L’emploi de tous en dépend, celui des jeunes qui arrivent sur le marché du travail, celui de tous ceux qui perdent le leur et qui ont besoin de solutions alternatives de proximité. Le renforcement des filières, la diversification des activités, le développement des PME, sont autant de nécessités pour l’avenir de notre économie départementale.

En matière d’emplois, l’économie sociale et solidaire dans le champ des activités médico sociales, représente un nombre important d’emplois dans notre département. Les besoins en la matière sont importants, prise en charge des personnes âgées dépendantes, des personnes en situation de handicap.

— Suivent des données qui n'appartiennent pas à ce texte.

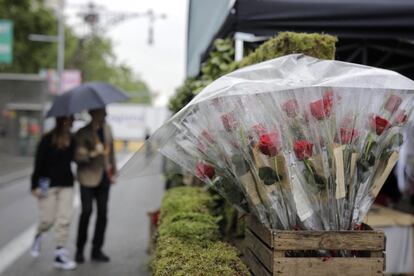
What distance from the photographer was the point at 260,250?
2775mm

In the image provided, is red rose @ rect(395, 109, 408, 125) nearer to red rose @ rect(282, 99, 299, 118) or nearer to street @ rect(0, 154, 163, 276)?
red rose @ rect(282, 99, 299, 118)

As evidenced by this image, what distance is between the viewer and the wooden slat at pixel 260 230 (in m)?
2.61

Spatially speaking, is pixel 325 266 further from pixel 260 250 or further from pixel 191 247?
pixel 191 247

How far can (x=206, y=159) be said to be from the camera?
2850 mm

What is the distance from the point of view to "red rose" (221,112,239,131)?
2633 millimetres

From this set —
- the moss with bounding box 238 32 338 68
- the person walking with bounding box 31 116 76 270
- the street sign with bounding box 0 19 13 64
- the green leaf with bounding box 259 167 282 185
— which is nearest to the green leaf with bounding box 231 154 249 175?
the green leaf with bounding box 259 167 282 185

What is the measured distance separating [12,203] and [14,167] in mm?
7999

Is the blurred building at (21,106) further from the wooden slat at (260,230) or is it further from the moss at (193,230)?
the wooden slat at (260,230)

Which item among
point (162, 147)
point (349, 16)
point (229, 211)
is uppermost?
point (349, 16)

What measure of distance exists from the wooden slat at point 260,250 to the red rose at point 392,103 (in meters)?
0.93

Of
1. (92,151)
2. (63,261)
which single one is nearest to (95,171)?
(92,151)

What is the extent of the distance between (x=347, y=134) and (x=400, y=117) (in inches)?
11.7

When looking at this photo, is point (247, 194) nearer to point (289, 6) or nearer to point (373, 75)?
point (373, 75)

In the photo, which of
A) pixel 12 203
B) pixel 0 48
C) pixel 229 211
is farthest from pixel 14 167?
pixel 229 211
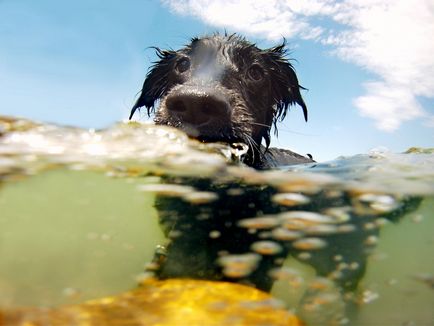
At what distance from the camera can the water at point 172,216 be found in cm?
448

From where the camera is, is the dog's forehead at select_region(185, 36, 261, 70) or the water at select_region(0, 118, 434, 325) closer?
the water at select_region(0, 118, 434, 325)

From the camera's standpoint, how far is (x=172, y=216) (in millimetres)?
4969

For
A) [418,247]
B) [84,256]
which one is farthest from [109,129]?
[418,247]

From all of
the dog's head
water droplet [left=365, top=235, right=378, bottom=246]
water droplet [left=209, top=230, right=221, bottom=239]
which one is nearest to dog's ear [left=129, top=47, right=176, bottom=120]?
the dog's head

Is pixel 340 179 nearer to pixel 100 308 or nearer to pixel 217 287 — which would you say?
pixel 217 287

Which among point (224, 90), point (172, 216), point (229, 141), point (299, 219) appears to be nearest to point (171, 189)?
point (172, 216)

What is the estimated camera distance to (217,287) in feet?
12.7

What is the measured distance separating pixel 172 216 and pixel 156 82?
2.37m

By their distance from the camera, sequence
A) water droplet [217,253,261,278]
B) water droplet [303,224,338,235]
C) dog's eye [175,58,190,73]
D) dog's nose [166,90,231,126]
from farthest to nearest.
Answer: dog's eye [175,58,190,73] → water droplet [303,224,338,235] → water droplet [217,253,261,278] → dog's nose [166,90,231,126]

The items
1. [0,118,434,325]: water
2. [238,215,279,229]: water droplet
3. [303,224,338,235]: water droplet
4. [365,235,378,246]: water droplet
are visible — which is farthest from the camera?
[365,235,378,246]: water droplet

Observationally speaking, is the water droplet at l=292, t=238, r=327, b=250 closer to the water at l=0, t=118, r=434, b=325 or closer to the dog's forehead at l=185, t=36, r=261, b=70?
the water at l=0, t=118, r=434, b=325

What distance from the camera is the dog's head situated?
13.9 ft

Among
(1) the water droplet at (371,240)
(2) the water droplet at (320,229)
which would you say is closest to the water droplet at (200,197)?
(2) the water droplet at (320,229)

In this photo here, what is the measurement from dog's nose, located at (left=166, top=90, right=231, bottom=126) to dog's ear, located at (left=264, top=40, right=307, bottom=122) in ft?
6.57
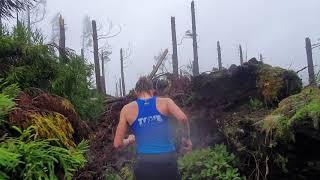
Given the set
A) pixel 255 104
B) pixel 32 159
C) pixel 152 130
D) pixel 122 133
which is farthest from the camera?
pixel 255 104

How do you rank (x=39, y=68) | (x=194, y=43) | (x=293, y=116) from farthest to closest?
(x=194, y=43) → (x=39, y=68) → (x=293, y=116)

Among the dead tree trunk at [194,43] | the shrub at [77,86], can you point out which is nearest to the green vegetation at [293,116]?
the shrub at [77,86]

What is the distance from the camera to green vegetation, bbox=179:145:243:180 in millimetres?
6449

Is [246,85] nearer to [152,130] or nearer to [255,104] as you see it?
[255,104]

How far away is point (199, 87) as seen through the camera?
887 centimetres

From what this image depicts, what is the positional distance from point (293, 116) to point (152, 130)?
2350 mm

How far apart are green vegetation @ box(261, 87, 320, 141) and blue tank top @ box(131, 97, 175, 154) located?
2.07 meters

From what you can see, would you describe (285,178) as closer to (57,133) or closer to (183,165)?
(183,165)

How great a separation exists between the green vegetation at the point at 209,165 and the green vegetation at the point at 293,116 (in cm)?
70

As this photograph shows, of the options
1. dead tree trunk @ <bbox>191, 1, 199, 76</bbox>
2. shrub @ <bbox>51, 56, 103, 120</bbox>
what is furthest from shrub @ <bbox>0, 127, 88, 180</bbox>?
dead tree trunk @ <bbox>191, 1, 199, 76</bbox>

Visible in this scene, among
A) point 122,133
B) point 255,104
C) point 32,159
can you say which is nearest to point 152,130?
point 122,133

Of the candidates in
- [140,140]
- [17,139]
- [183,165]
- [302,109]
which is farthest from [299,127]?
[17,139]

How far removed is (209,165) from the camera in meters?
6.62

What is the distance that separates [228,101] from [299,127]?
2.59 meters
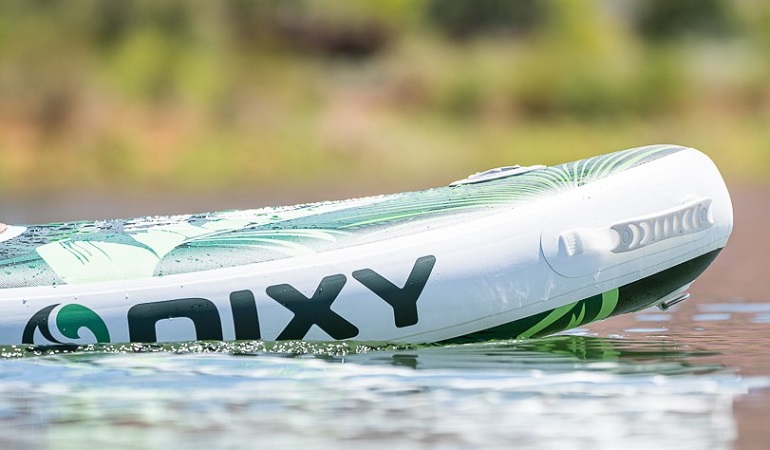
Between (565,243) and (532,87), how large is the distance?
38935 mm

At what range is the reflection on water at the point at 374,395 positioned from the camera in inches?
216

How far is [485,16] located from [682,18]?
20.8 feet

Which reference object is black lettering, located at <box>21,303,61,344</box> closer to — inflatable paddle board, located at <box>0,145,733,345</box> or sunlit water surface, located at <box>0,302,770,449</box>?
inflatable paddle board, located at <box>0,145,733,345</box>

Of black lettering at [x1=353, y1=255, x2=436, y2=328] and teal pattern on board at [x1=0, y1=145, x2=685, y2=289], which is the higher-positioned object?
teal pattern on board at [x1=0, y1=145, x2=685, y2=289]

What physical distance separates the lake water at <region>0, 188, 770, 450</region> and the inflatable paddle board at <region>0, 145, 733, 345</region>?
0.14 m

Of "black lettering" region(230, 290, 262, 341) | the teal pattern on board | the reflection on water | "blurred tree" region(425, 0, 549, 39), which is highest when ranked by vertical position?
"blurred tree" region(425, 0, 549, 39)

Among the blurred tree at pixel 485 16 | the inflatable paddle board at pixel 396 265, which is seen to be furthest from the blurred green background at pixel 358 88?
the inflatable paddle board at pixel 396 265

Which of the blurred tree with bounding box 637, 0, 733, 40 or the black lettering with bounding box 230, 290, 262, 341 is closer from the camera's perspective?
the black lettering with bounding box 230, 290, 262, 341

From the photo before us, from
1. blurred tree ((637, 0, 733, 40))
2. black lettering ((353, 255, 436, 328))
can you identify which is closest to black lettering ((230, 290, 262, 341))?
black lettering ((353, 255, 436, 328))

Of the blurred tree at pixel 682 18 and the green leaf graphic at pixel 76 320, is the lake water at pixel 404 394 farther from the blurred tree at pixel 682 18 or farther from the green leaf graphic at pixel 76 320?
the blurred tree at pixel 682 18

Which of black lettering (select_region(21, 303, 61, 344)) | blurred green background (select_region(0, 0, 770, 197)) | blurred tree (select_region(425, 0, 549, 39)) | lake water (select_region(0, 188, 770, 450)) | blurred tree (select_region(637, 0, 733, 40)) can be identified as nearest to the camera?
lake water (select_region(0, 188, 770, 450))

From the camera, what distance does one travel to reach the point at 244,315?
7.20m

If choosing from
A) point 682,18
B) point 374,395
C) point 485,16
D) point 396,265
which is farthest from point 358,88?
point 374,395

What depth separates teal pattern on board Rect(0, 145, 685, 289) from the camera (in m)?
7.29
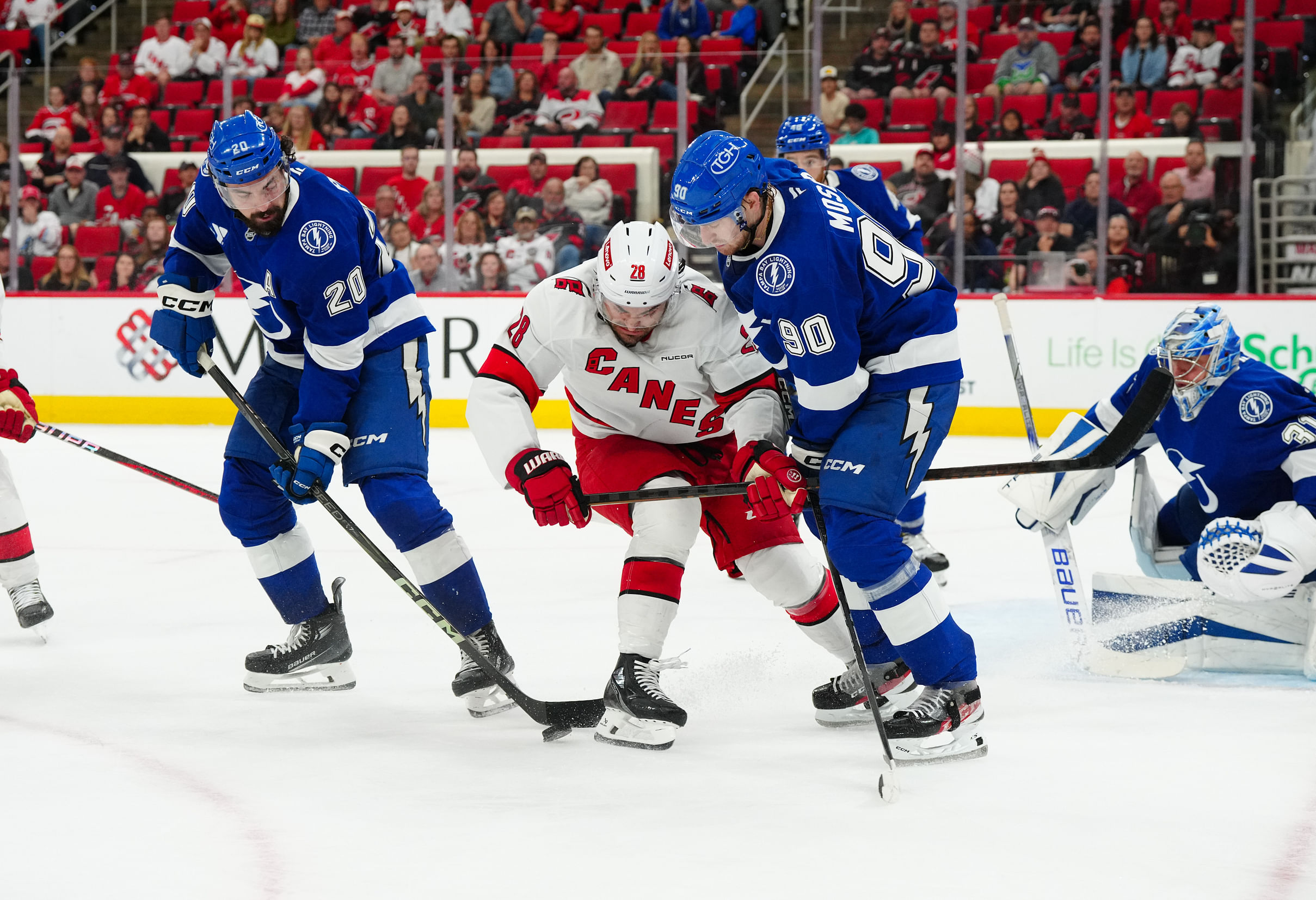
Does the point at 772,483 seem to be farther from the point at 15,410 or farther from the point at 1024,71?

L’insertion par l’économique, « entreprises d’insertions, régies de quartier…. » doit être développée pour offrir une véritable deuxième chance à tous ceux qui, éloignés de l’emploi, cherchent à retravailler.
Dans tous ces domaines, la formation et la qualification sont des préoccupations de premier plan. En prenant la responsabilité complète du revenu minimum d’insertion « RMI », les conseils généraux ont en charge le devenir de milliers de personnes. Il faut là aussi, favoriser la diversité des activités, proposer des marchés porteurs, assurer le lien avec le secteur économique. Les enjeux humains sont considérables : il faut qu’ils soient pris en compte à leur juste place.